Data subsets with homogeneous pressure approximate Poissonian statistics. High-wind velocity persistence statistics, \(v\ge 12\,{\rm{m}}/{\rm{s}}\), is analyzed at Alpha Ventus, based on the downscaled ERA-Interim data from 1980–2010⁴⁶. Three different data sets are compared: First, the original data, consisting of 31 years of measurements is split into 31 equally sized data sets, based on the year it was recorded (Data: Year). Alternatively, the data is split based on approximately homogeneous f-parameter (Data: f-parameter). Finally, this is compared to an artificial Poissonian process with return times as estimated from the exponential distribution, generating an equal number of data points (Poisson).

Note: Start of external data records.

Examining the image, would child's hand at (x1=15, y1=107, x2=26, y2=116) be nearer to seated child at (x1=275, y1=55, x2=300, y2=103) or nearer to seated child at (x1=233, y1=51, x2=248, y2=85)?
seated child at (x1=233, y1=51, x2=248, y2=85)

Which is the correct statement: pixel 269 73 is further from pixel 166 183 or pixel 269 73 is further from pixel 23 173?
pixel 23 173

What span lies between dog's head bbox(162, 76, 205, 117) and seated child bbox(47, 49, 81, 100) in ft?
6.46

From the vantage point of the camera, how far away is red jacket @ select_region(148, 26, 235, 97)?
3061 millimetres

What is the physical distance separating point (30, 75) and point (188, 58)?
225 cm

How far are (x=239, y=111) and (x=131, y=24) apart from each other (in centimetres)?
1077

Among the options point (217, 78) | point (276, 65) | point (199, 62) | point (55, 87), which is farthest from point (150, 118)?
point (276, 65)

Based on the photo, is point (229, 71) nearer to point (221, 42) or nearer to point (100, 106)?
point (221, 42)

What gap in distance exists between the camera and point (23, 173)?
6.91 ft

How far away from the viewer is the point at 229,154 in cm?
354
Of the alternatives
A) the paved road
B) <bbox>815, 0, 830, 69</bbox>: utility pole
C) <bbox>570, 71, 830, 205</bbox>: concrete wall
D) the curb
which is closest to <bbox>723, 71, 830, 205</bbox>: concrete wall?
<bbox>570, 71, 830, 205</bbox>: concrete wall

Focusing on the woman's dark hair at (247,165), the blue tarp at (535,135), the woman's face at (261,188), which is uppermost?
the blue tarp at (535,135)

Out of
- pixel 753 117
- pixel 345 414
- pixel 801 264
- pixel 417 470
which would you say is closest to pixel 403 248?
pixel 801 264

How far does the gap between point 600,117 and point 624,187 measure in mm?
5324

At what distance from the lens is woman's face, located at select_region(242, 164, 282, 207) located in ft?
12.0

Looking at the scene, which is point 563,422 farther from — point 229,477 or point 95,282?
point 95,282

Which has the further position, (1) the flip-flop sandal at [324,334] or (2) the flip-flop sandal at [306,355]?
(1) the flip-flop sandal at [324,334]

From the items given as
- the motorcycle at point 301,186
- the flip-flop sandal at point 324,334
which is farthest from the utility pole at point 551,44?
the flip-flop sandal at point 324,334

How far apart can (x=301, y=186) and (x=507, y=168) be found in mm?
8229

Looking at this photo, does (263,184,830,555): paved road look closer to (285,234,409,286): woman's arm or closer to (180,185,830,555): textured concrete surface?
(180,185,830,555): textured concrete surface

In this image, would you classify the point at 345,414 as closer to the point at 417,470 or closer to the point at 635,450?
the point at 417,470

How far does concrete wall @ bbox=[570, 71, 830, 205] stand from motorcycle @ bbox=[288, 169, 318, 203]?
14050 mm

The q-values of the full sets are indicated by colored lines at the sides, both for the real data as well as the Poissonian process. The full data q-value is larger than the q-values of most subsets. Furthermore, splitting the data arbitrarily according to calendar years leads to more values at large q than if the data is conditioned on the f-parameter. Conditioning on the f-parameter approximates the Poisson distribution much better than yearly conditioning, when computing the Wasserstein distance⁶⁴ of the distributions. The box plot gives the median as a black line, the 25% to 75% quartile as a yellow box and minimum and maximum value as the whiskers.